The thing is, you HAVE to keep things in perspective; it is so early on, and sometimes initial periods of infatuation mask the fact that you shouldn't be together.

 

Or, even if you guys did have what it took to fall truly in love, you could have pushed him away.

 

So I think I can guess what happened.

 

He realised that while he was really into you initially, he just didn't "feel it" with you, in a way that made him see long term potential. At first he had a good feeling about you, but it simply changed.

 

Some people just have a feeling about whether or not another person is right for them.

 

It is often the case that it can start with infatuation, only for one of the people to realise that something just doesn't feel right.

Posted

He sounds like the more mature one in the situation.
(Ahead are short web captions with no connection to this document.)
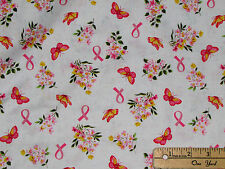 Anything is Possible Pink Ribbon Breast Cancer Survivor Fabric by 1/2 Yd 42140-2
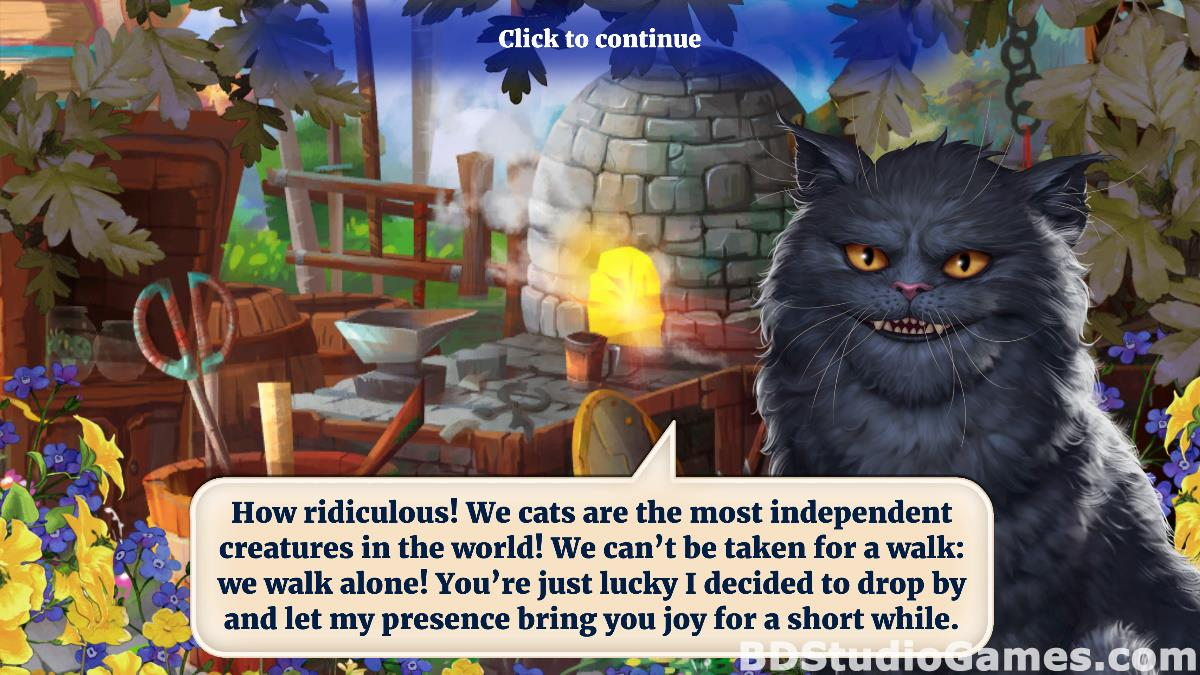 Legendary Mosaics 2: The Stolen Freedom Free Download Screenshots 05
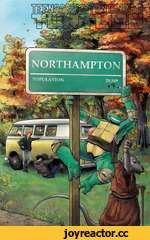 NORTHAMPTON POPULATION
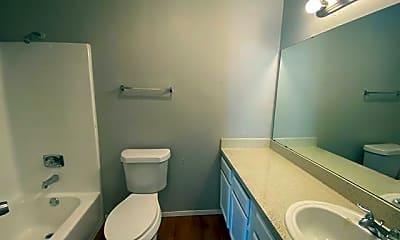 Bathroom, 9696 Walnut St 1805, 2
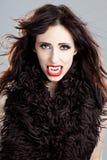 De dame van de vampier Royalty-vrije Stock Afbeeldingen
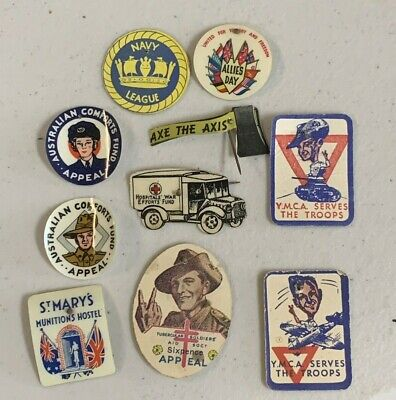 10 SOUTH Australia WW2 APPEAL DAY BADGE PINS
Since when did constant communication become a requirement? Sounds like you were smothering.

 

You say he had good reasons for not being able to reply to your text right away but you kept on freaking out over and over. After the first time someone did that I would wonder how they could not understand that sometimes I leave my phone out of reach and live life and actually do things without texting about it as I am doing them.

 

After the second time a person freaked out over not getting an immediate (within a day) response, I would run so far and fast from my new stalker they would never find me.

  • Like 2
Posted

Whoa! Way too much too soon. Too much time together, too much contact, and definitely too much drama. He might not be old enough to know better, but surely you are...?

 

I think it's too soon to say that him being with other women is him cheating. You two were just "seeing where it was going". He could've been "seeing where it was going" with other women too. Him disappearing is your answer to where he saw it was going.

 

This. You were dating for a couple of weeks!!!! Nobody is cheating on anybody, and quite frankly, the notion that he "owed" you constant communication at this stage is ridiculous.

 

Count this as a lesson learned and move on.

  • Like 1
Posted

So how long is this "relationship" what 2 or 3 weeks? You need to SLOW DOWN, he got everything he could possibly want from an older woman in like a week. This is why you take time to get to know someone especially before you sleep with him. Take the time to watch someone's ACTIONS not words and see what they're about, especially with men. First red flag was lying about his age. Men will tell you anything to get in bed with you. Just use this as a learning experience. Too much drama too soon.